I was up at the Xerox machine copying pages from Stoddard Anderson's appointment calendars. I turned and stared at the guy who had said my name. He looked about my age, and vaguely familiar.

“Rachel Gold, right?”

I nodded.

“Sandy Feldman. We were in high school together.”

I shook his hand. “Sure. Of course. I didn't recognize you with the beard. How are you?”

“Great. I heard you were coming down to do something on Anderson's estate. I haven't seen you since high school, Rachel. You look terrific.”

“I didn't know you worked here.”

“I came over from Thompson and Mitchell last fall.”

Sandy Feldman and I had been in the same homeroom together at University City High School. Back then he had been a shy, slide-rule type who wore black pants pulled high above the waist, as if his hips were fused to his rib cage. Other than an occasional hello in the morning, I doubt if we spoke ten words to each other throughout high school. The last time I saw him, which was probably graduation day, he had fierce-looking pimples on his cheeks and a clump of dark frizzy hair hanging over his eyes. The pimples were gone, and so was most of the hair on top, replaced by a dark beard. As I followed him back to his office, I marveled at how much better he looked. He had grown a few inches since high school, filled out some, and obviously retained the services of a tailor with a better sense of the whereabouts of his waist. He looked like a neatly coiffed Allen Ginsberg.

“You have to remember,” Sandy said after we were seated in his small office, “we're one of the colonies down here.”

“I don't follow.”

“Abbott and Windsor started in Chicago back in the eighteen hundreds. Chicago is still the motherland. This is the hinterlands. We didn't come of age singing the Abbott & Windsor fight song. Down here we didn't start off as summer clerks playing tennis at the big firm outing on the North Shore.” He shrugged. “This is an office filled with opportunists. Speaking of which, have you met our new fearless leader?”
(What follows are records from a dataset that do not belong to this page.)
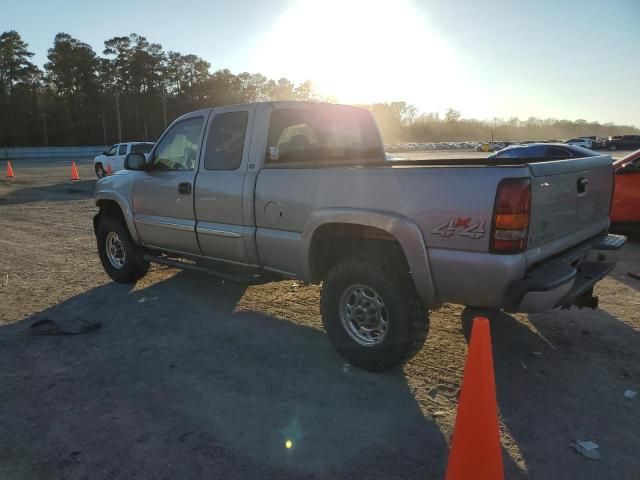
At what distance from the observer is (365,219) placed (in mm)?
3438

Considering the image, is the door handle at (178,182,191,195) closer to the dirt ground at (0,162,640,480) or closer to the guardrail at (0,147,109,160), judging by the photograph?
the dirt ground at (0,162,640,480)

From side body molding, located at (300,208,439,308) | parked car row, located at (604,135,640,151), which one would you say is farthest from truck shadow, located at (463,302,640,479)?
parked car row, located at (604,135,640,151)

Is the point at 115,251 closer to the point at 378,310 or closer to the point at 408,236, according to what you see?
the point at 378,310

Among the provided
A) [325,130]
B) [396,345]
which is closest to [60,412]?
[396,345]

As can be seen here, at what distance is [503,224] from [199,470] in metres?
2.20

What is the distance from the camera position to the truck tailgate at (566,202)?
3029 mm

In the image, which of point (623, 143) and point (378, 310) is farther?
point (623, 143)

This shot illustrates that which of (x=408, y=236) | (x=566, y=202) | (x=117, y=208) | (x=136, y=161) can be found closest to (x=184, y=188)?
(x=136, y=161)

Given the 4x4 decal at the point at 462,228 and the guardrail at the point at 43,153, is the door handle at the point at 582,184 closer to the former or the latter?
the 4x4 decal at the point at 462,228

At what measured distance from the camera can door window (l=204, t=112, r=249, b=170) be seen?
4.55 meters

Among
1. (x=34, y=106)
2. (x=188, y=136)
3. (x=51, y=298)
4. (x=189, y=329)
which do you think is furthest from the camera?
(x=34, y=106)

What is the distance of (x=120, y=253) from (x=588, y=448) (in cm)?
544

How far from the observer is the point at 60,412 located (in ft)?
10.7

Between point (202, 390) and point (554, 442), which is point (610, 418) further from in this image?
point (202, 390)
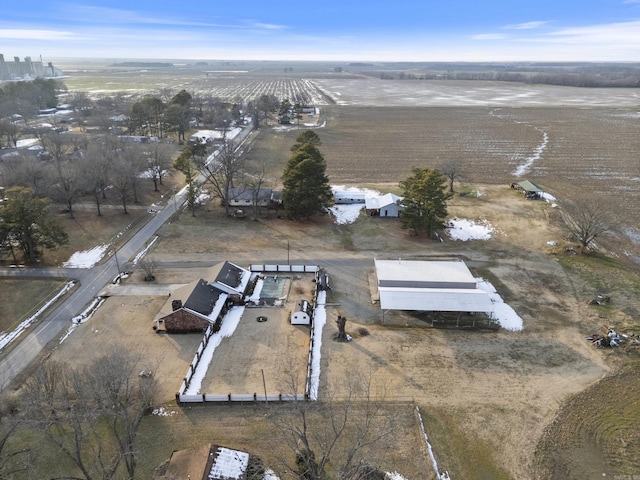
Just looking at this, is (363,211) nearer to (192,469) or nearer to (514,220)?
(514,220)

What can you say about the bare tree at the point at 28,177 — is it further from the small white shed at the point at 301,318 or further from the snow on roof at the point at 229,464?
the snow on roof at the point at 229,464

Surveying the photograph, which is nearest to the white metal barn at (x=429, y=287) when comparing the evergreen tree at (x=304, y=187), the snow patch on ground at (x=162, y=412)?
the evergreen tree at (x=304, y=187)

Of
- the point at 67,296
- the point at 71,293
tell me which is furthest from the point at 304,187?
the point at 67,296

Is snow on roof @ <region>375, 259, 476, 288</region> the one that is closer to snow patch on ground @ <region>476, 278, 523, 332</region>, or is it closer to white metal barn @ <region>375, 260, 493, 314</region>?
white metal barn @ <region>375, 260, 493, 314</region>

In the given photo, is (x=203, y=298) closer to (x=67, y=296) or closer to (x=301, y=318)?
A: (x=301, y=318)

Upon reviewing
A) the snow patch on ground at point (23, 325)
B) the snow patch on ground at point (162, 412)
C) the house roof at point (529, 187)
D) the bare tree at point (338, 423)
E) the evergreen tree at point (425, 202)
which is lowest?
the snow patch on ground at point (162, 412)

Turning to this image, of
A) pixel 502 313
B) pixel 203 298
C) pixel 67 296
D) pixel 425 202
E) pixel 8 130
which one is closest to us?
pixel 203 298
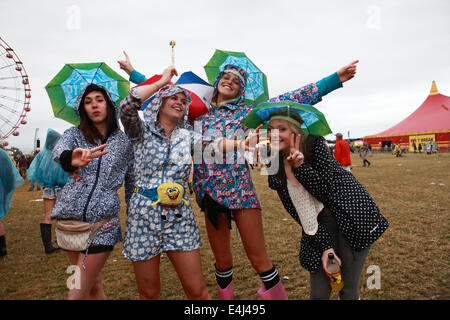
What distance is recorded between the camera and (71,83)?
252 centimetres

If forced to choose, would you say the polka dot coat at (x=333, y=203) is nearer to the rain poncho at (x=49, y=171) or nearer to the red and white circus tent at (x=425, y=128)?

“You mean Reed St. Germain?”

He nodded. “There's a piece of work. You should see the way he sucks around the BSDs from Chicago. Practically straps on the knee pads. Especially when Ishmael Richardson comes down to inspect the troops.”

“Where did St. Germain come from?”

“He started at his dad's firm, Harris and St. Germain. He joined Anderson's old firm two years before the merger with A and W. Hard to figure him out. Guy meditates almost every day after lunch, flies off to Nepal every other year, a strict vegetarian. And do you know what the end product of all that inner harmony bullshit is? He cheats on his wife, keeps a secret bachelor's pad in the Central West End, and usually takes some girlfriend with him on his business trips. He can be a real prick with everyone, except for Mrs. St. Germain.”

“Oh?”

“Apparently, she's a real ballbuster. I hear he's a real wimp around her. She tries to keep him on a short leash.”
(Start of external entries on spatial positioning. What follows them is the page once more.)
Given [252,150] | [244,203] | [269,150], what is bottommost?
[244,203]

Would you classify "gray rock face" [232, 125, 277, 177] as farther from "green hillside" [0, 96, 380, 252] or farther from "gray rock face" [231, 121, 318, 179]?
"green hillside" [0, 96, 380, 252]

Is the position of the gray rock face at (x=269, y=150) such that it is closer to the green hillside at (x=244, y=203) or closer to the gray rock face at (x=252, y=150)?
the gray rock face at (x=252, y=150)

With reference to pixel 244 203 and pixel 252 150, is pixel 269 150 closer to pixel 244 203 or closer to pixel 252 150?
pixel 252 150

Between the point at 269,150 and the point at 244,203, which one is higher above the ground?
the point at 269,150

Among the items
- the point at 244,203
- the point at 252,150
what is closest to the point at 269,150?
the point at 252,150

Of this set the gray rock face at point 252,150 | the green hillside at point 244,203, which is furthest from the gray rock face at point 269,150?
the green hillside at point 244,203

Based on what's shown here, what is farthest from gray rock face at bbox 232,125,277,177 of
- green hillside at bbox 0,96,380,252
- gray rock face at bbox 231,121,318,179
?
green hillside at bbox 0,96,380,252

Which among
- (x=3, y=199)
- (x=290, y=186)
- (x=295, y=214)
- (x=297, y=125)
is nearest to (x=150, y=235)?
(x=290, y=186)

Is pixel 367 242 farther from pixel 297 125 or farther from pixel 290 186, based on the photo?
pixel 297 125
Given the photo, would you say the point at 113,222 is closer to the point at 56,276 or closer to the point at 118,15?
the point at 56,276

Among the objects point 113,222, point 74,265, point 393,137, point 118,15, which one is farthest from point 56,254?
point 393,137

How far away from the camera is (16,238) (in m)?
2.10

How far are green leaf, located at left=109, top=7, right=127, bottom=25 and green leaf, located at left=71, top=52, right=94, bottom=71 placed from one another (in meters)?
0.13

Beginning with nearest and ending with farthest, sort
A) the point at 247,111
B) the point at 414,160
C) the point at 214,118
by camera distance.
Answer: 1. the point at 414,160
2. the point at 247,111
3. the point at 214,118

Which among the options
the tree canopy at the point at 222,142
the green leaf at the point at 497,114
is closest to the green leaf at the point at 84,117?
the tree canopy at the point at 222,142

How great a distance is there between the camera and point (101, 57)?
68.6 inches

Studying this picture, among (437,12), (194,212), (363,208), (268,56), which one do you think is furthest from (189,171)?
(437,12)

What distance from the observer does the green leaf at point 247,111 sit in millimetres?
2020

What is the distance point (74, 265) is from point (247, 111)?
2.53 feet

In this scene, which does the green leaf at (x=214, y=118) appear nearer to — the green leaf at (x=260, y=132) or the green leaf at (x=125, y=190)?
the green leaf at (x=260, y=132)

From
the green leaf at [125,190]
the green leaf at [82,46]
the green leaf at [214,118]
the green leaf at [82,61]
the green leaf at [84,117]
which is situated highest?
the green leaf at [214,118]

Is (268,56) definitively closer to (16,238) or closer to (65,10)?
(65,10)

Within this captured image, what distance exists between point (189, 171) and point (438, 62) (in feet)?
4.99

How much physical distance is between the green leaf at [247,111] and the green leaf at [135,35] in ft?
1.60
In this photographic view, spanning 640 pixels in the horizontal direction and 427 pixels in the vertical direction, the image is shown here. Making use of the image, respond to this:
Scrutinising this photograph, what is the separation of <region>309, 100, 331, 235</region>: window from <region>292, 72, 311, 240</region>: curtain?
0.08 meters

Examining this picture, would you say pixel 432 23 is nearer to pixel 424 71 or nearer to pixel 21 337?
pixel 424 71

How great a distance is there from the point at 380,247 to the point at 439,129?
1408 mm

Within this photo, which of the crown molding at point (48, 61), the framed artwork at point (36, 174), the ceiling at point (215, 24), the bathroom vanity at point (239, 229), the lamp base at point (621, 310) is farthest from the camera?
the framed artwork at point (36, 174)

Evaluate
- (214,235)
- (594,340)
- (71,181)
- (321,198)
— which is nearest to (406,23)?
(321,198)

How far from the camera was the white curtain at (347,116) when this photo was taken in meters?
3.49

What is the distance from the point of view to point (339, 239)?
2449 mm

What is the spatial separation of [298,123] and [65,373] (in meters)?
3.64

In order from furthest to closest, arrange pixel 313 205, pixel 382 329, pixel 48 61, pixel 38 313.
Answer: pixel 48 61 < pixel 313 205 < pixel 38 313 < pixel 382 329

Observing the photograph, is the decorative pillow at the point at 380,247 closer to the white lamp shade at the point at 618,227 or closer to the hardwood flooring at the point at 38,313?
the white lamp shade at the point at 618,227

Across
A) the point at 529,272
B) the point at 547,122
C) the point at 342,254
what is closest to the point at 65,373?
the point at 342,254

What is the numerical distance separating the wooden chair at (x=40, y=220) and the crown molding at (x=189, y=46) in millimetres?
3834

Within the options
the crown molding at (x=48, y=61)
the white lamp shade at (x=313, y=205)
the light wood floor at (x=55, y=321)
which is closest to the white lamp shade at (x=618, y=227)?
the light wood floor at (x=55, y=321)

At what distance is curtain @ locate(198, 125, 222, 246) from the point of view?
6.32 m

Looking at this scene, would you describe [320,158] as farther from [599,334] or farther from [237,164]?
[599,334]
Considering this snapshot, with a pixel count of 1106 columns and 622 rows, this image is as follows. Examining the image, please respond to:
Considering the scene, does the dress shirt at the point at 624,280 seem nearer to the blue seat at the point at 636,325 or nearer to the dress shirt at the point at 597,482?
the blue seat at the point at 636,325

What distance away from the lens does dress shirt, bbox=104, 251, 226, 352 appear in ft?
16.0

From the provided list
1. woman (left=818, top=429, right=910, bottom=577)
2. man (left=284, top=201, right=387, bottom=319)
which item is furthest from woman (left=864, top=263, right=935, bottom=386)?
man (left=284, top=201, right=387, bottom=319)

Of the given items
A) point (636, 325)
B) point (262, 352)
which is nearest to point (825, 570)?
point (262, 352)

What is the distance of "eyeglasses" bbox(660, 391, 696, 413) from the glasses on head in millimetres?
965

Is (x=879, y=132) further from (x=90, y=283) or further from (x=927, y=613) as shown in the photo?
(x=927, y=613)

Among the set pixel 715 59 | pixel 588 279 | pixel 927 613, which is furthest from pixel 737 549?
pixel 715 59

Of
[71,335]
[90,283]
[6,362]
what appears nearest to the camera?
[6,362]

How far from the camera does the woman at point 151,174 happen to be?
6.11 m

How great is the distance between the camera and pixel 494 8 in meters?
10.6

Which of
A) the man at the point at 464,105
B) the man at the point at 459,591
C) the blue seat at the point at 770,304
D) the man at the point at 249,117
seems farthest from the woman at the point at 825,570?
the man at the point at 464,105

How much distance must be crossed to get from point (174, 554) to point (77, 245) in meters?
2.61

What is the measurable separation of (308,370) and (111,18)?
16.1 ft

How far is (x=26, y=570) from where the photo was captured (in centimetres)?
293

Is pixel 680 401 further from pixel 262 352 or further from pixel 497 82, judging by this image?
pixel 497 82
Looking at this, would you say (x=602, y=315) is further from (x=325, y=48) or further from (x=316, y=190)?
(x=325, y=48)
“Not too successfully, I gather.”

“I guess not. I don't know how he hides all those extracurricular expenses from her. She'd kill him if she found out. Maybe that tension makes him mean. I'm telling you, I've seen that guy in a negotiation. When he senses a weakness, he's like a shark scenting blood.”
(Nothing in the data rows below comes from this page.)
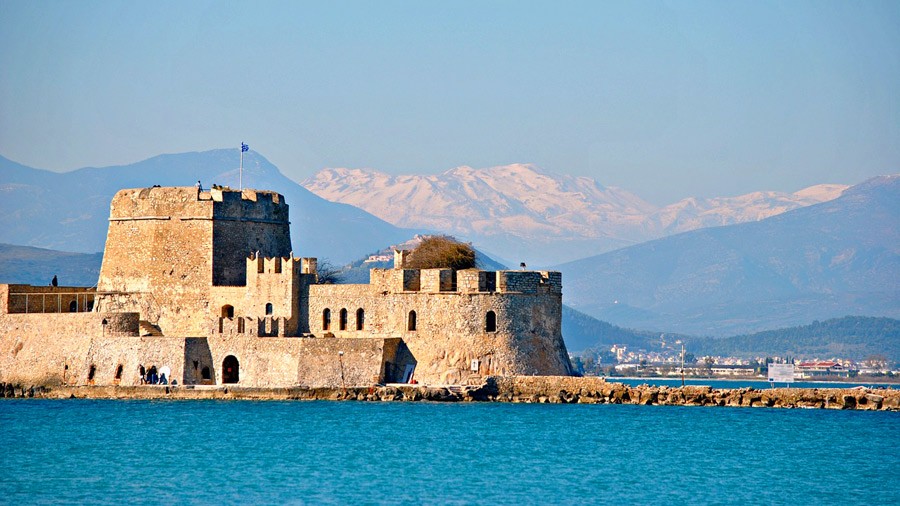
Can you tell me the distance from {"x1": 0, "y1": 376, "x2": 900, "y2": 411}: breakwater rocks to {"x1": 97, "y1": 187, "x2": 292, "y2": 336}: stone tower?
157 inches

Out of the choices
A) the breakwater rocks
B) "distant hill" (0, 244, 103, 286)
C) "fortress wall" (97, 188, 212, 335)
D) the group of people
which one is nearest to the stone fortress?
"fortress wall" (97, 188, 212, 335)

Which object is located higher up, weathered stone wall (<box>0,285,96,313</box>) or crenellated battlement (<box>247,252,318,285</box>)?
crenellated battlement (<box>247,252,318,285</box>)

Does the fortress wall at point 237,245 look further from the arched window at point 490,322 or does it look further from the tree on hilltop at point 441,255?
the arched window at point 490,322

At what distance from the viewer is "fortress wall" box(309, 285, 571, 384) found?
48344mm

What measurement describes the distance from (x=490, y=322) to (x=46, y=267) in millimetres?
147007

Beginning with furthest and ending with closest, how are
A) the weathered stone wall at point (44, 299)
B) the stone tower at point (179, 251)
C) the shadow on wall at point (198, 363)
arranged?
the weathered stone wall at point (44, 299), the stone tower at point (179, 251), the shadow on wall at point (198, 363)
“Be glad he doesn't eat red meat.”

“You're right. He'd probably grab an Uzi and head for the nearest highway overpass.”

“So you don't like him, eh?” I said with a smile.

Sandy shrugged. “He's a fellow member of the bar. If I wanted to work with saints, I'd have become a social worker. His clients love him.”

“Your wife looks familiar,” I said, gesturing at the photograph of his wife and two children on his credenza.